Excerpts of spatial question data
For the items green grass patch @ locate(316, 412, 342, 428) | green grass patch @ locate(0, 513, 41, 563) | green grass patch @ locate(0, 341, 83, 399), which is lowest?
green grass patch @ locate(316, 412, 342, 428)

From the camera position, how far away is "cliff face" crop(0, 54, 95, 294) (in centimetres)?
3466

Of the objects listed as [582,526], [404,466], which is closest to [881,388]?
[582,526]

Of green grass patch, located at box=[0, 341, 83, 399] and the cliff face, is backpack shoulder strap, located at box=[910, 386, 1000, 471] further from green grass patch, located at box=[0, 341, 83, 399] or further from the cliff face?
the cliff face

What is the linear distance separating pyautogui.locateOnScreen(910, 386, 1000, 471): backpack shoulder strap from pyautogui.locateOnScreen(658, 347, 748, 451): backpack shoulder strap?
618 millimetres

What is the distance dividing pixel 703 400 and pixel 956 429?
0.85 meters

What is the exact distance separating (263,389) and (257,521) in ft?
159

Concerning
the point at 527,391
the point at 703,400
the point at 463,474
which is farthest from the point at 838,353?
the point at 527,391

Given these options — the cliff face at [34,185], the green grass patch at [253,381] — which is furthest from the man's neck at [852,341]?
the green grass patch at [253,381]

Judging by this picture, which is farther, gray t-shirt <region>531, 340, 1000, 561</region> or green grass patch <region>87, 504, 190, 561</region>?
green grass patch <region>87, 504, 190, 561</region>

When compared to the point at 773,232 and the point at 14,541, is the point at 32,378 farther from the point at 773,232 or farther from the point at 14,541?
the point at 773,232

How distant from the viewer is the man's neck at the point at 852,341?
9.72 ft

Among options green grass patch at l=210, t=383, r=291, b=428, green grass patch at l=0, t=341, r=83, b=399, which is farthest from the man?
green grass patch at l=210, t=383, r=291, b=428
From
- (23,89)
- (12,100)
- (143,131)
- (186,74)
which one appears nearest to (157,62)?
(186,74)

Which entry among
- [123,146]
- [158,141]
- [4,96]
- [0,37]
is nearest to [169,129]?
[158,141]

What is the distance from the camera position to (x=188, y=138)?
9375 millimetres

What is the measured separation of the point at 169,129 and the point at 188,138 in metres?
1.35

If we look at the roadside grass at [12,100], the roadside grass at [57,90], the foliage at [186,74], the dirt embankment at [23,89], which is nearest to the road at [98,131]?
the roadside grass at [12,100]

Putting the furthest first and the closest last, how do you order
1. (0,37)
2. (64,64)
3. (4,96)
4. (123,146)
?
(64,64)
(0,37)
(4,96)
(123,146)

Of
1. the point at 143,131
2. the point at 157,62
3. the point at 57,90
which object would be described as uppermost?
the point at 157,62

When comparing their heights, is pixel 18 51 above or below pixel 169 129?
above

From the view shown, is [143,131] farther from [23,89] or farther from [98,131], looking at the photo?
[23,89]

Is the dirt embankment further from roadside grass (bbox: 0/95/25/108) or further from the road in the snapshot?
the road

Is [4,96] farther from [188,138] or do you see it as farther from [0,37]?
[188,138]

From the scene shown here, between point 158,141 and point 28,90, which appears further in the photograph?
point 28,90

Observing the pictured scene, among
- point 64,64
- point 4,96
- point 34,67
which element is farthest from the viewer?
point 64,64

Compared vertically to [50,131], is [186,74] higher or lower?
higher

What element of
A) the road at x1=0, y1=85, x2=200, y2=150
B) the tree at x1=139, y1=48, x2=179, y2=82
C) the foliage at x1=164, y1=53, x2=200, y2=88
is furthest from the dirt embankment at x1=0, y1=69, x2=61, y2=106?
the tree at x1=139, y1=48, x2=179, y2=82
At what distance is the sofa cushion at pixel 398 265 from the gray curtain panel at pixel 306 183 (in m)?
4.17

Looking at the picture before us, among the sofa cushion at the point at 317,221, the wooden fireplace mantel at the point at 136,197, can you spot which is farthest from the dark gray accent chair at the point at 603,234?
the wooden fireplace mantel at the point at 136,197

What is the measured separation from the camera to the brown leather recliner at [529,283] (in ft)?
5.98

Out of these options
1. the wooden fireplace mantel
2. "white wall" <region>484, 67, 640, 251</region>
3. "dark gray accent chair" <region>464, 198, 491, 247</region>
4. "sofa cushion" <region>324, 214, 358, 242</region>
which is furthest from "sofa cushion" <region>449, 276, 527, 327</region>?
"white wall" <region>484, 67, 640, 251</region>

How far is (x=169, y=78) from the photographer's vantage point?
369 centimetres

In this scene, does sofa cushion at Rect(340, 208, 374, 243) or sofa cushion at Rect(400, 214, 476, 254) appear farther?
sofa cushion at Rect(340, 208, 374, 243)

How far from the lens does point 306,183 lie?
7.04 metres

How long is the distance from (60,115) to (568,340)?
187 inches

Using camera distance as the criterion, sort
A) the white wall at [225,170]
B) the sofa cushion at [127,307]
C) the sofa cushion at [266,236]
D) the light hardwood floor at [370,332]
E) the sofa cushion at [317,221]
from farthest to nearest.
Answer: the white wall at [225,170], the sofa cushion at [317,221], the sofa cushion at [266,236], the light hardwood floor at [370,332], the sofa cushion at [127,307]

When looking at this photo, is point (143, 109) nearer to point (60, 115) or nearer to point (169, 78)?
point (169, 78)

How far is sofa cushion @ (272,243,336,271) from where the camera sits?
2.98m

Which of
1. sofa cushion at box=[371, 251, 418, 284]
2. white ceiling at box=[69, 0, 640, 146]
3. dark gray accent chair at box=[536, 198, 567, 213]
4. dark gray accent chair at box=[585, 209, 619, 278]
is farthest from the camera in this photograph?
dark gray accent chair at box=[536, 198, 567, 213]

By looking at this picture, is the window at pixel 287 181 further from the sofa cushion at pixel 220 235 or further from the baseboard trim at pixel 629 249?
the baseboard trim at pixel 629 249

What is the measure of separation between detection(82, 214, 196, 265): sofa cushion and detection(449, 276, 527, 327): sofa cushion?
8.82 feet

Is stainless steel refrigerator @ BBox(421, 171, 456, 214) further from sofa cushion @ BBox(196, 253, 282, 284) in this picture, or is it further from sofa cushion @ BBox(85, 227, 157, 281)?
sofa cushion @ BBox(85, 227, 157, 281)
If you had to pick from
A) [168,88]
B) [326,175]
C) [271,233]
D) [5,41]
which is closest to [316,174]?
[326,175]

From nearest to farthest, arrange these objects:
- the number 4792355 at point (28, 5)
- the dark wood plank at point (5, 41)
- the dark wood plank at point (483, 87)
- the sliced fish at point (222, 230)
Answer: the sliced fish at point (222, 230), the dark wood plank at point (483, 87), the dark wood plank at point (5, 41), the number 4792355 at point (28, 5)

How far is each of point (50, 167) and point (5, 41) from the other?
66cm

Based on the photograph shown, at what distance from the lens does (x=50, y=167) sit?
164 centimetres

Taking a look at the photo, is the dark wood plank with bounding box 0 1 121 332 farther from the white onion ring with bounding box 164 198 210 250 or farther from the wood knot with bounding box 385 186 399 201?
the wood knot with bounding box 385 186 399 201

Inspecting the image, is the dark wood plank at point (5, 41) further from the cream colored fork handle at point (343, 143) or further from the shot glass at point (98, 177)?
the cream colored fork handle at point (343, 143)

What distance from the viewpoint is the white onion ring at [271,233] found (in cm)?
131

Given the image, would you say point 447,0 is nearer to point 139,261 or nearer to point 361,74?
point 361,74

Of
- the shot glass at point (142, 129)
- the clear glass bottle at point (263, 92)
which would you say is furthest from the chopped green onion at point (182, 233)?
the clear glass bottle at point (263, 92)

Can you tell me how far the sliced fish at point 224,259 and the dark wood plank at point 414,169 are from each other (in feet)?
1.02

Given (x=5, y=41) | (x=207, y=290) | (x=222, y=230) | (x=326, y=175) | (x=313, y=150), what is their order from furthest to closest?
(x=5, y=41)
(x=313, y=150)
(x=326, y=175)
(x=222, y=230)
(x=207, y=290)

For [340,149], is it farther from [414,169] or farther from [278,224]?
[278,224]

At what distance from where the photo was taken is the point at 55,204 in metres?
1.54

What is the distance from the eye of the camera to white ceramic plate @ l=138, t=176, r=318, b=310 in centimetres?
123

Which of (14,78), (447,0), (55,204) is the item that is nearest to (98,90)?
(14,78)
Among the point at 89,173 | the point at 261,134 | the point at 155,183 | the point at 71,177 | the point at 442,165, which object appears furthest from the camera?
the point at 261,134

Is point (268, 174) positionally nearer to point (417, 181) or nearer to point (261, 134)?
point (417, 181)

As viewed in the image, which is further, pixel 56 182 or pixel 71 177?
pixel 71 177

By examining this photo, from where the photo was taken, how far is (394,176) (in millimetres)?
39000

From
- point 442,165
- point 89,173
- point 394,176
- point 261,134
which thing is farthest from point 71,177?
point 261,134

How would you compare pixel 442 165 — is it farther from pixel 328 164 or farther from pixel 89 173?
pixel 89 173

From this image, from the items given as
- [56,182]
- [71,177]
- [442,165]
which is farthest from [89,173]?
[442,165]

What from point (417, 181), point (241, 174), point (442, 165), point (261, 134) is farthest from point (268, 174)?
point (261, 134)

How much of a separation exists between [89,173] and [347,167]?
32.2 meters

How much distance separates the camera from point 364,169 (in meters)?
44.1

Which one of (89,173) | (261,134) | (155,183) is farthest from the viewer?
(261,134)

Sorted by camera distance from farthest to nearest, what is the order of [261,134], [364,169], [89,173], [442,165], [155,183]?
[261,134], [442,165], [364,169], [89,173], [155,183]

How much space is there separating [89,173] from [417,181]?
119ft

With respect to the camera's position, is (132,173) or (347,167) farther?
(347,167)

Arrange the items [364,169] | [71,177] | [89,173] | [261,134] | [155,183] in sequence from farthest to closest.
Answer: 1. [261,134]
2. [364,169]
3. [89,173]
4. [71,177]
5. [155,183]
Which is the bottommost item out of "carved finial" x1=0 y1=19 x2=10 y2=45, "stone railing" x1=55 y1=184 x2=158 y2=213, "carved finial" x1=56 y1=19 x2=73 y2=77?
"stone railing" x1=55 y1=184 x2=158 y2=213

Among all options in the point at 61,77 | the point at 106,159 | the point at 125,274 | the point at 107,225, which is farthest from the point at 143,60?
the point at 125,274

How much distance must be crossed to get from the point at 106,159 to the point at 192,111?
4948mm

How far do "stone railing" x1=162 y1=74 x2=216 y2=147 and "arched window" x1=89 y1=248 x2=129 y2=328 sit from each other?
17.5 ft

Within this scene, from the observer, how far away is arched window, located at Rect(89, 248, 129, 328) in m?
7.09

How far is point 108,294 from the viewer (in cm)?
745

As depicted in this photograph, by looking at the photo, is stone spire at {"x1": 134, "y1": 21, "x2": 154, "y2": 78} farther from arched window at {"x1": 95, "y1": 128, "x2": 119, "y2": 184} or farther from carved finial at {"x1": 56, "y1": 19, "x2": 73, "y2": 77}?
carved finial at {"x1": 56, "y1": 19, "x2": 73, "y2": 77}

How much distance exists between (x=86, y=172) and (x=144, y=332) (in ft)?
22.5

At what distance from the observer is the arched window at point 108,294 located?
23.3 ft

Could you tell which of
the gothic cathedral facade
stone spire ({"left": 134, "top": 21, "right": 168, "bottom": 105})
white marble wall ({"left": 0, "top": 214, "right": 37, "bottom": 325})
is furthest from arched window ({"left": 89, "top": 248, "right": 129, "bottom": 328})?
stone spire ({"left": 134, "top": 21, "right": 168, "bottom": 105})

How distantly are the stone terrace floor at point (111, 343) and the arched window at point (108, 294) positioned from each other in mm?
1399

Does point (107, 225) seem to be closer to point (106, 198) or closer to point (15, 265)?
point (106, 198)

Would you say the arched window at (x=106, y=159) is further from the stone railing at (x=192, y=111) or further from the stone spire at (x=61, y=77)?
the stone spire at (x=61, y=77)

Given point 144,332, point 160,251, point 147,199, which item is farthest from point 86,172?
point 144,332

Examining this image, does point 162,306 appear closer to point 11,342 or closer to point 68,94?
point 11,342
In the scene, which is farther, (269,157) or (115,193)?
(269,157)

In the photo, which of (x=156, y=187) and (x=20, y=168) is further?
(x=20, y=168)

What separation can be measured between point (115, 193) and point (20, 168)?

▸ Task to carry out
Render the lines from the one containing "How far is each" through the one containing "164 centimetres", both included, as a JSON list of strings with one string per line and blank lines omitted.

▸ The completed task
[
  "How far is each of point (50, 167) and point (5, 41) from the other?",
  "66cm",
  "Based on the photograph shown, at what distance from the lens does (x=50, y=167) sit?",
  "164 centimetres"
]